Uns 200 metros ao lado do centro de investigação de materiais CENIMAT-i3N, está o Departamento de Engenharia Mecânica e Industrial, onde estuda e trabalha Valdemar Duarte, doutorando em engenharia mecânica. “Os corredores tinham uns 5000 alunos e estavam cheios de gente, a cantina estava cheia de gente. Agora não”, compara o estudante de 28 anos.

Com a incerteza a pairar no horizonte, os alunos ainda se vão dividindo entre aulas online e aulas presenciais. Nesta actividade prática a que o PÚBLICO assistiu, usam-se dois tipos de máscara: as cirúrgicas e as de soldar. Estão a utilizar uma impressora 3D de grandes dimensões para produzir um objecto complexo através da deposição de metal, camada a camada — neste caso é aço, mas pode ser alumínio, titânio ou diferentes ligas de cobre. O que os alunos têm de fazer é “estudar os efeitos dos parâmetros do processo no resultado final em termos de resistência mecânica”, explica Telmo Santos. Chama-se “processo aditivo de material metálico” e é este o tema da tese de doutoramento de Valdemar Duarte.

Ainda que as aulas práticas só tenham recomeçado na semana passada para alunos de mestrado e doutoramento, Valdemar Duarte já tem vindo à faculdade.

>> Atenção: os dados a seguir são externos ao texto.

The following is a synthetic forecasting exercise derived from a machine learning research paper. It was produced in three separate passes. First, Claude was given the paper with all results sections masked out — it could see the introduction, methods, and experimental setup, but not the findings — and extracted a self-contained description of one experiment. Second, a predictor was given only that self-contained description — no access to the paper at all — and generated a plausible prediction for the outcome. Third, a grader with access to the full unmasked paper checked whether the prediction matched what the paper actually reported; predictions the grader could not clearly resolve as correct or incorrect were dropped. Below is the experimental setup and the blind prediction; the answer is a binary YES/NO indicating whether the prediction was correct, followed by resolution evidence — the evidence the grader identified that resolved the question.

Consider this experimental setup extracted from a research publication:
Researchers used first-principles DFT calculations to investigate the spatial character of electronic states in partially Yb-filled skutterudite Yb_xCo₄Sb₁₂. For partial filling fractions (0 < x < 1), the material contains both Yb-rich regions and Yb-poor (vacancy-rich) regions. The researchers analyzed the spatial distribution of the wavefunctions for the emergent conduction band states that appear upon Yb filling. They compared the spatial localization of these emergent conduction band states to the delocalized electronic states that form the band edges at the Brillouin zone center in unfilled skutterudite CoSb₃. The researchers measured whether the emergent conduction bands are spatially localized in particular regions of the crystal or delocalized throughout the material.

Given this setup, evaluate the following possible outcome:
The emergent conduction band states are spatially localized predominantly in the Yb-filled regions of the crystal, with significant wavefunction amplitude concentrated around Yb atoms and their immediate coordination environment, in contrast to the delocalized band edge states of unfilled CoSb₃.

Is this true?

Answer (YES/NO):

De viseira no rosto, conta que o equipamento de protecção da cara foi fabricado no próprio departamento com impressoras 3D e que se voluntariou para ajudar a produzi-los, para que fossem distribuídas em hospitais. “Quando vamos para casa começamos a sentir-nos um pouco inúteis, com uma coisa deste tamanho a afectar a população e nós sem conseguirmos fazer nada. Quando surgiu esta oportunidade de fazer viseiras foi fantástico.”

Também ajudou no protótipo do ventilador “minimalista”, feito para ajudar no combate à covid-19 e para ser “de fácil produção em Portugal e em qualquer parte do mundo, com componentes de fácil aquisição no mercado”, explica o professor universitário Telmo Santos, enquanto o mostra ao PÚBLICO. Ao ritmo da respiração mecânica, um dispositivo que simula o pulmão de uma criança — na rigidez e no volume — vai subindo e descendo. O aparelho ainda será testado em “pulmões” de adulto; por enquanto, o ventilador permanece ligado numa das salas do departamento de manhã à noite.

Ainda estão a fazer ensaios de resistência, tem de passar por uma fase de testes em animais, terá de ser certificado pelo Infarmed e só depois poderá ser fabricado e cedido a hospitais. Uma das vantagens deste ventilador — além de ser “simples” para poder ser fabricado aos milhares por todo o mundo — é que “o ar que o paciente inspira nunca entra em contacto directamente com a válvula”, o que facilita a esterilização quando se muda de paciente. A própria válvula, o “elemento central do ventilador”, foi feita com uma impressora 3D e pode ser produzida por qualquer pessoa desde que tenha acesso ao ficheiro (que será disponibilizado, tal como o modelo do ventilador).

Valdemar Duarte sente-se seguro na faculdade e sabe que este é um regresso necessário para o seu trabalho: “Iria atrasar-me muito se não tivesse vindo agora.” Além disso, “uma pessoa farta-se de estar em casa e isto é impossível fazer lá”. Ao lado, o professor concorda. “É fundamental os alunos poderem observar, ouvir, tocar, sentir e conhecer na prática coisas tão simples quanto a logística envolvida para que as coisas funcionem”, assevera Telmo Santos. E continua: “É impossível replicar à distância o que se faz aqui no laboratório, que por sua vez mimetiza o que se faz na indústria. Não há curso online, não há nenhuma plataforma que permita fornecer aos alunos o que nós aqui fornecemos nesta componente prática.”